We find ourselves at the dawn of an exciting new era in technology: the era of utility computing.
Cloud computing, as household legend Stephen Fry explains in this animation, has the potential to do for today's businesses what the Industrial Revolution did for mass production. Cloud services are all about utility. Just like electricity and water, we now have the power to turn our computing on and off, or scale it up or down, at the flick of a switch.
As Mr. Fry quite nicely puts it: people don't want the power station, they want the light. Businesses don't want to buy an entire data centre; they want to be able to click a button and power on as many or as few virtual machines as they need, and just pay for those.

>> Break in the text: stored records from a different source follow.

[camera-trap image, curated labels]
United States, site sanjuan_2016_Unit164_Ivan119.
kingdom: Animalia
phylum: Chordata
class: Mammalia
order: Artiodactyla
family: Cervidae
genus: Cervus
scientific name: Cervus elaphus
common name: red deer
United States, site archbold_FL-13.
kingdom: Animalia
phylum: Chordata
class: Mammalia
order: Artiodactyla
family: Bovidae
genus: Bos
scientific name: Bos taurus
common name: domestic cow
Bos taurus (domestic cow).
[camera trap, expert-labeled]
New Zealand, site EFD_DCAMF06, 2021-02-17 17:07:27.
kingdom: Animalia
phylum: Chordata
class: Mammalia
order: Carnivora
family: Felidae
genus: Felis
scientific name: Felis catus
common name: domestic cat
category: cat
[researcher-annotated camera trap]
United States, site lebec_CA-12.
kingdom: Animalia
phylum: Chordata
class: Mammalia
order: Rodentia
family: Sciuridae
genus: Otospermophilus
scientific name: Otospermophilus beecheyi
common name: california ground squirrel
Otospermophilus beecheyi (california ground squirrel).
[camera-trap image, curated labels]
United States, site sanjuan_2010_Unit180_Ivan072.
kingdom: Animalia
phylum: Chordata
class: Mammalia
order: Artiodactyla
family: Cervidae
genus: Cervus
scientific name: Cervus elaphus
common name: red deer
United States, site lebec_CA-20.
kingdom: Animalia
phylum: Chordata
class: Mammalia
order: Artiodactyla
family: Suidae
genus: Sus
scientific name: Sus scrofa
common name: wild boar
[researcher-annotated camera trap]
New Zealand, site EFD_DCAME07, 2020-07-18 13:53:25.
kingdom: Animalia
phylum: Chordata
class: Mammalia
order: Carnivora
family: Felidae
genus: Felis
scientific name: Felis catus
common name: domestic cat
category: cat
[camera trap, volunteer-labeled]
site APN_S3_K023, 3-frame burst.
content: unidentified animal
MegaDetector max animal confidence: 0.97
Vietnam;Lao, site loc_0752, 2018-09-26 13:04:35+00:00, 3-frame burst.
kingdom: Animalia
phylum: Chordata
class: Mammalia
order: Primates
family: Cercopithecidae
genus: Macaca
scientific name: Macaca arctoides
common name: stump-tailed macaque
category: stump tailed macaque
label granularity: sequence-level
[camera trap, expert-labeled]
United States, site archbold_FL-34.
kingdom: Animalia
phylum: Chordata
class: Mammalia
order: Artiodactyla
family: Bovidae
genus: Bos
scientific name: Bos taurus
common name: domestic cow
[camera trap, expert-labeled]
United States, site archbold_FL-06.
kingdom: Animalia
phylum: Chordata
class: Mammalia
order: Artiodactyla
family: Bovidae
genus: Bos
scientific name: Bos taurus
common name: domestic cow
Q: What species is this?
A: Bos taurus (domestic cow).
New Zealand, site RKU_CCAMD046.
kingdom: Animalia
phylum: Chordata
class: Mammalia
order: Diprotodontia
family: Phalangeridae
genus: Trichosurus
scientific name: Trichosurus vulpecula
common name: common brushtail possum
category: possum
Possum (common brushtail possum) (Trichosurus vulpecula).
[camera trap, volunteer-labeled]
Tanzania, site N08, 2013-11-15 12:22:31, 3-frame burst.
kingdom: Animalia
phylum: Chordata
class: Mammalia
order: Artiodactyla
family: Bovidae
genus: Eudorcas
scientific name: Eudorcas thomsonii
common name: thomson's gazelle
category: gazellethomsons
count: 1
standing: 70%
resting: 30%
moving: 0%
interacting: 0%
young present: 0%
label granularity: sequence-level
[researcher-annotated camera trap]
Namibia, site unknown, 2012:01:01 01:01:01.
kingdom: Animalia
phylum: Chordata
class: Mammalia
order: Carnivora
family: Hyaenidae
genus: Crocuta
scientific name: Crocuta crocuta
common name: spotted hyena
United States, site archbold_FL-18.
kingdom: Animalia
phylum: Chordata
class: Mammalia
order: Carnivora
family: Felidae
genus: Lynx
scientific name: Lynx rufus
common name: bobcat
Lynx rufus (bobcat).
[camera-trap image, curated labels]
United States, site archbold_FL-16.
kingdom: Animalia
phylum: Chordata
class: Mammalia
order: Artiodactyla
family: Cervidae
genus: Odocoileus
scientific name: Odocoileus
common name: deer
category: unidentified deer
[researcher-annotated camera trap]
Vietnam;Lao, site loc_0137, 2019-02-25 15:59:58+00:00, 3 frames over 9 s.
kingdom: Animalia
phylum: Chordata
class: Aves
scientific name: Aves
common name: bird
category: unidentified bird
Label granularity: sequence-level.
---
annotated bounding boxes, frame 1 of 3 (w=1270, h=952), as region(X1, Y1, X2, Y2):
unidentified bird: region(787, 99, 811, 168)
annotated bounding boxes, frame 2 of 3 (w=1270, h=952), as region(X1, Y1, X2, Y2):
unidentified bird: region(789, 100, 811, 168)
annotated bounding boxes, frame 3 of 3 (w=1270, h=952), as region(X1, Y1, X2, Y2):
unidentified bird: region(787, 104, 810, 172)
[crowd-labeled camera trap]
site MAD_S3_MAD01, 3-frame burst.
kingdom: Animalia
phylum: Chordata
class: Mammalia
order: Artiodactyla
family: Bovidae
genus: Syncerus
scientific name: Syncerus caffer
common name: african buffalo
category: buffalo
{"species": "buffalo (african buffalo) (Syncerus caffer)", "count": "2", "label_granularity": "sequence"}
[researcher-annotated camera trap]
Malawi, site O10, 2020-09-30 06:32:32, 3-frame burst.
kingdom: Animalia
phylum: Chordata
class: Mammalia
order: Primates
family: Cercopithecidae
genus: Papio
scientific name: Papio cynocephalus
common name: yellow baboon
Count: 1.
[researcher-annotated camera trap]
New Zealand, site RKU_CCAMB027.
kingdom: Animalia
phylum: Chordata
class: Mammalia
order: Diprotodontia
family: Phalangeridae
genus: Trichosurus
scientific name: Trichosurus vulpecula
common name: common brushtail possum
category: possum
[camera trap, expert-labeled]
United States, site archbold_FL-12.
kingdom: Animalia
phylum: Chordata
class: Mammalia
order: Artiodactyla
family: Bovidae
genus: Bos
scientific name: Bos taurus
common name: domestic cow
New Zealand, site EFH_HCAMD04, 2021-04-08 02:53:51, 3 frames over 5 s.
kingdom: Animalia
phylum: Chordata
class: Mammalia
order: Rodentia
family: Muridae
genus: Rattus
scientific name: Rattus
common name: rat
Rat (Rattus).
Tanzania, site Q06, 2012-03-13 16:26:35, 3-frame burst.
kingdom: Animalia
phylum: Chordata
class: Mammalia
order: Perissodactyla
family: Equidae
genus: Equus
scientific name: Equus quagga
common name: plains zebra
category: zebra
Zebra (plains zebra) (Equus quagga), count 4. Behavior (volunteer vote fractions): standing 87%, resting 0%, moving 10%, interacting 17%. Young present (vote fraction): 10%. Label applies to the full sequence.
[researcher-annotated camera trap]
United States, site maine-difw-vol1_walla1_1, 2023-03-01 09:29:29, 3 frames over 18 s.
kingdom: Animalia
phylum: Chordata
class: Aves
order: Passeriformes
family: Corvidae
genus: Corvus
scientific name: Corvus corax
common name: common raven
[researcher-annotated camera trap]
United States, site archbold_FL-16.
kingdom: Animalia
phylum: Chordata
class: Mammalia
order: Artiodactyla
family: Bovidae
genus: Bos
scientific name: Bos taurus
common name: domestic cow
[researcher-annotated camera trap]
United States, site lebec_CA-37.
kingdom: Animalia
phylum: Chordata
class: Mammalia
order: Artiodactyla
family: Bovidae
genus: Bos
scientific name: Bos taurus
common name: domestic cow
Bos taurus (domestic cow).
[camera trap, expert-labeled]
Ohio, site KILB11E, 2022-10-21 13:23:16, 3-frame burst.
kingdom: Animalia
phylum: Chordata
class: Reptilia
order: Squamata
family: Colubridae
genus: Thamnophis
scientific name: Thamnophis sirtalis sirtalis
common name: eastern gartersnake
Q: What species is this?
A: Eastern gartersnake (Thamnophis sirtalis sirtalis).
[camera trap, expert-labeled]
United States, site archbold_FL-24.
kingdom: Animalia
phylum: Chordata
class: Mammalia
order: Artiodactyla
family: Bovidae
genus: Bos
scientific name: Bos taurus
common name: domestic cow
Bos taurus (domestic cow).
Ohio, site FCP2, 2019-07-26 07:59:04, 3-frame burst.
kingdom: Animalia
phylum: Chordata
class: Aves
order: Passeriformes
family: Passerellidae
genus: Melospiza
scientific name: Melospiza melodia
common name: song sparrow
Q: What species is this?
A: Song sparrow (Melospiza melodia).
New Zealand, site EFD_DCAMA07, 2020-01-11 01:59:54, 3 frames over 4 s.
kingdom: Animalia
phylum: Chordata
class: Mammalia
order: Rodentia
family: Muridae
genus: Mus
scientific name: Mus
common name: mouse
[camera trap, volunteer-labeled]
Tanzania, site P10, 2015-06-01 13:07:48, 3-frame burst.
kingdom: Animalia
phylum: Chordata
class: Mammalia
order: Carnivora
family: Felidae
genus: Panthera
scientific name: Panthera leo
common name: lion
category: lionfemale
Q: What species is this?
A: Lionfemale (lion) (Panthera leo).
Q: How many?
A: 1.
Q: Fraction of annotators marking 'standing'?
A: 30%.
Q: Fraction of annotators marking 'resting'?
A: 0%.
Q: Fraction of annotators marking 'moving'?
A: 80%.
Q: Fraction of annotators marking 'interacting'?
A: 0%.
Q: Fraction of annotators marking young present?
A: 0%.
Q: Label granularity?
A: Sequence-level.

We live in a world where we can scale memory, processing and storage at the touch of a button while only ever paying for the amount we use. The flexibility and choice organisations now have at their fingertips is almost limitless.
Like the pioneers of the industrial revolution, business leaders of today understand that the power of technology lies in what it can deliver to them and their customers. They need to serve their customers faster and better than ever before. Cloud allows them to do that without the hefty price-tag that on-premise computing bears.